**Set problem**
Repeat word for word the part of the Notes From The Underground interview below, starting at "Underground Dance Music" and ending at "old and new.".

**Text provided**
━━━

Underground Dance Music Promotion
September 5, 2018
Seasoned hip hop producers Gone Beyond and Mumbles have issued an album for their ten-years-in-the-making project, Notes From The Underground. Borne out of their participation in a 2007 concert series titled The Pravda, the project saw the producers incorporating the works of Stalin-era Russian composers into their beats. An artistic commentary on the ability of the human spirit to overcome oppression, the album was recently released by Los Angeles imprint The Content Label, with listeners entranced — and made introspective — by the seamless fusion of old and new.
Curious about the process and inspirations behind this release, we sent some questions to Gone Beyond and he graciously provided us with much detail on the project. This interview has been lightly edited and condensed.
Had you heard any of this Russian music before this project? What were your first impressions?
Gone Beyond: My first encounter with Russian classical music as an artist began in the ‘90s when I sampled Charles Mingus’s “All the Things You C#” for a record I produced in 1998 called Dabadawikidumdum. Unbeknownst to me at the time, it had borrowed the main theme of Rachmaninov’s “Piano Concerto No. 2 in C#”. But the real education came through the research we embarked upon for Notes From The Underground. We spent an extensive period seeking out and sifting through the majority of works from Stalin-era Russian composers, including the lesser-known pieces and variations. During this process, I feel I was a bit more musically capable of understanding and appreciating the brilliance, deep emotive expression, and general musical genius that went into each of these expressive compositions, not to mention a better appreciation for the conductors and musicians playing these complex, heart wrenching, and fluid compositions.
Was the idea of the project — working with these classical pieces — intimidating at all?
Gone Beyond: We embarked upon the project from an artistic and historical angle. Our goal was to take a snapshot of the emotional state, expressed in the music, which directly related to the social distress and political ruin of the Soviet Union under Stalin. We wanted to paint that picture in an accessible way for a modern audience, that may otherwise have little connection with Russian classical music, and weave samples and motifs together in a way that classical aficionados would also understand and appreciate the points of reference. There is an intensity to the majority of the original compositions, which if listened to on repeat for hours upon hours, for months and years, seats you vicariously in the emotional state the composers were experiencing. In that respect, it was very challenging being a medium to that channel this.
What I do find intimidating is the potential for history to repeat itself. The life circumstances of these composers, ruled by an authoritarian dictator who called dissenting press “the enemy of the people,” who controlled the unchecked propaganda of The Pravda, and the genocide that took place didn’t happen overnight. It was never our intention for this music to have any current socio-political relevance, and the fact that it does is intimidating and alarming to me. The heartbreaking sense of turmoil, disparity, and the strength it takes to overcome such social hardships through endurance, art, and expression was a major impetus for the composers who lived under the shadow of Stalin, and that fortitude is seemingly becoming more relevant.

━━━

**Information provided**
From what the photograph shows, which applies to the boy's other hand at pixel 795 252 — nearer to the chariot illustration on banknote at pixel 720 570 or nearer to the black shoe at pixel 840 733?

━━━

**Full answer**
Underground Dance Music Promotion
September 5, 2018
Seasoned hip hop producers Gone Beyond and Mumbles have issued an album for their ten-years-in-the-making project, Notes From The Underground. Borne out of their participation in a 2007 concert series titled The Pravda, the project saw the producers incorporating the works of Stalin-era Russian composers into their beats. An artistic commentary on the ability of the human spirit to overcome oppression, the album was recently released by Los Angeles imprint The Content Label, with listeners entranced — and made introspective — by the seamless fusion of old and new.